» Texto

>>>

Arminio Fraga: “não é justo governar só para os que estão na economia formal”
Ex-presidente do Banco Central diz que é preciso atenção ao aumento do trabalho informal e garantir que ele não seja um vetor de aumento da desigualdade

A necessidade de reverter o avanço da desigualdade de renda e da pobreza nos últimos anos, a partir da recessão de 2014 a 2016, passa pela retomada do crescimento mais robusto da economia e, no longo prazo, pelos investimentos em educação e formação do trabalhador, afirma o economista Arminio Fraga.
Ex-presidente do Banco Central e sócio da Gávea Investimentos, ele diz que é preciso prestar atenção ao aumento do trabalho informal, geralmente de pior qualidade e de remuneração mais baixa, e garantir que ele não seja um outro vetor de aumento da desigualdade. A seguir, os principais trechos da entrevista.
O que pode ser feito para reverter o aumento da desigualdade?
O País está há décadas crescendo pouco e houve um descaso histórico com áreas importantíssimas, que têm ligação com qualidade de vida e desigualdade: educação e saneamento, por exemplo. A piora dos últimos anos tem a ver com a profunda recessão que ainda nos assola. Aqui, o Banco Central vem agindo dentro do seu mandato, reduzindo bastante os juros. Essa seria a resposta mais direta e mais natural, pois o Brasil não é um país que está em uma armadilha de liquidez. Além da política monetária, o BC vem perseguindo uma relevante agenda de redução dos juros para as pessoas e empresas, ainda altos na maioria dos casos. E algumas reformas feitas nos anos recentes, como a trabalhista, devem contribuir para um aumento do emprego.
O aumento da pobreza e da desigualdade já era esperado, dado o tamanho da crise?
A pobreza extrema caiu ao longo dos anos, a desigualdade também, mas ela vem caindo pouco desde 2006 - esse cenário só piorou nos últimos quatro anos. Ouço dos especialistas que tem mais a ver com o impacto assimétrico da recessão sobre os mais pobres. Parece claro que existem algumas dimensões que precisam ser repensadas ou reforçadas. Os investimentos em educação estão no topo da lista, mas são de longo prazo. Tenho batido bastante na tecla de que redução das desigualdades e crescimento têm de andar juntos. Existe uma imensa agenda de redução de desigualdades e aumento de mobilidade social que precisa ser posta em prática. E inclui a viabilização de investimentos em outras áreas sociais, como saúde, transporte urbano, saneamento, segurança.
Se a volta do crescimento é importante para a redução da desigualdade, o que tem atrapalhado?
A minha visão é que prevalece um grau elevado de incerteza política, jurídica e até mesmo institucional que afeta decisões de longo prazo. E, como o espaço maior para investimento no Brasil parece ser o da infraestrutura, isso dificulta o deslanchar de projetos em uma área que já é, por natureza, muito difícil.
Se os índices pioraram desde a recessão, a tendência é que eles voltem a melhorar, com o reaquecimento da economia?

<<<

» O que fazer
- A) Resuma a entrevista com Arminio Fraga em duas frases.
- B) De acordo com a entrevista com Arminio Fraga, desde que ano a desigualdade vem caindo pouco?

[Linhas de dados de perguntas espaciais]
>>>

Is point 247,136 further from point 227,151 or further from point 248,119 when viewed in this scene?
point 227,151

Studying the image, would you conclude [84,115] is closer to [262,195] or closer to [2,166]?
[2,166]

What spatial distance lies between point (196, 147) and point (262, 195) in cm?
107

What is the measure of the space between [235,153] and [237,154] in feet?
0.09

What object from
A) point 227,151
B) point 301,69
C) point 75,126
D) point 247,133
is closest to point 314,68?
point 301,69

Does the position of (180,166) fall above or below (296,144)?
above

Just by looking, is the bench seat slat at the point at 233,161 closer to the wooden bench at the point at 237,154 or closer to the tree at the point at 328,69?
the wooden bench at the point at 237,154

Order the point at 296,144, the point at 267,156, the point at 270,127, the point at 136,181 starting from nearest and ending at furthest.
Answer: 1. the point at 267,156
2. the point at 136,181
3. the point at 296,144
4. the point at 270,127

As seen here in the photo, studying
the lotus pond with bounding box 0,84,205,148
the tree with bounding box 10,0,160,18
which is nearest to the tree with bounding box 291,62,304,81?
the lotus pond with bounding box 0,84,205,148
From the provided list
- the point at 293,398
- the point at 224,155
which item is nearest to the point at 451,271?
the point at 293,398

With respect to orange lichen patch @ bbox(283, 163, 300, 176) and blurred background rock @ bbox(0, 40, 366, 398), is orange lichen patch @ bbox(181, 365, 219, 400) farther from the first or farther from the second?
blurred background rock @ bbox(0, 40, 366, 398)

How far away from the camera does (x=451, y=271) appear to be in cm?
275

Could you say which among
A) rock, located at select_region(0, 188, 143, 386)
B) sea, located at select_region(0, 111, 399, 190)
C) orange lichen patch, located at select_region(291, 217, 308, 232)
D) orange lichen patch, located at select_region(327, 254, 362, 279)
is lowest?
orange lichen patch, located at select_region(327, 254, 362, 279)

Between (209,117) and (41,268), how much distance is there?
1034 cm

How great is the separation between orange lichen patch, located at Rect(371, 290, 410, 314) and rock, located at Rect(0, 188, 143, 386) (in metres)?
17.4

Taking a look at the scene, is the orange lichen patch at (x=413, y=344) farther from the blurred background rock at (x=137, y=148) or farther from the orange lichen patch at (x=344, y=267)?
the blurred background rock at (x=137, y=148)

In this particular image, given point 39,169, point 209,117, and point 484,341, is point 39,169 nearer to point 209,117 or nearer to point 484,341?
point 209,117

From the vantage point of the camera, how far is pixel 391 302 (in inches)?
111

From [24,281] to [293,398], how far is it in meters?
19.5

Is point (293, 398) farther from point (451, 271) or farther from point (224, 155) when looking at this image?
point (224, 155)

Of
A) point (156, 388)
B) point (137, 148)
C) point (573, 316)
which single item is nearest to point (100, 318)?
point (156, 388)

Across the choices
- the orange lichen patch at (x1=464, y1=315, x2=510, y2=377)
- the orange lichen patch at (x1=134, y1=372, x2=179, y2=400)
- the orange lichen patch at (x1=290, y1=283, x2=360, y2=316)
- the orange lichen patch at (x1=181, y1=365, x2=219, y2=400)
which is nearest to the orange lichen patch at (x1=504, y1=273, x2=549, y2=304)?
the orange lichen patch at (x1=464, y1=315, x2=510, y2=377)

<<<

» Respostas
- A) Arminio Fraga, ex-presidente do Banco Central, diz que reverter o avanço da desigualdade e da pobreza desde a recessão de 2014 a 2016 depende da volta de um crescimento mais forte e, no longo prazo, de investimentos em educação e formação do trabalhador. Ele pede atenção ao aumento do trabalho informal e aponta a incerteza política, jurídica e institucional como o que atrapalha decisões de longo prazo, sobretudo em infraestrutura.

- B) Desde 2006.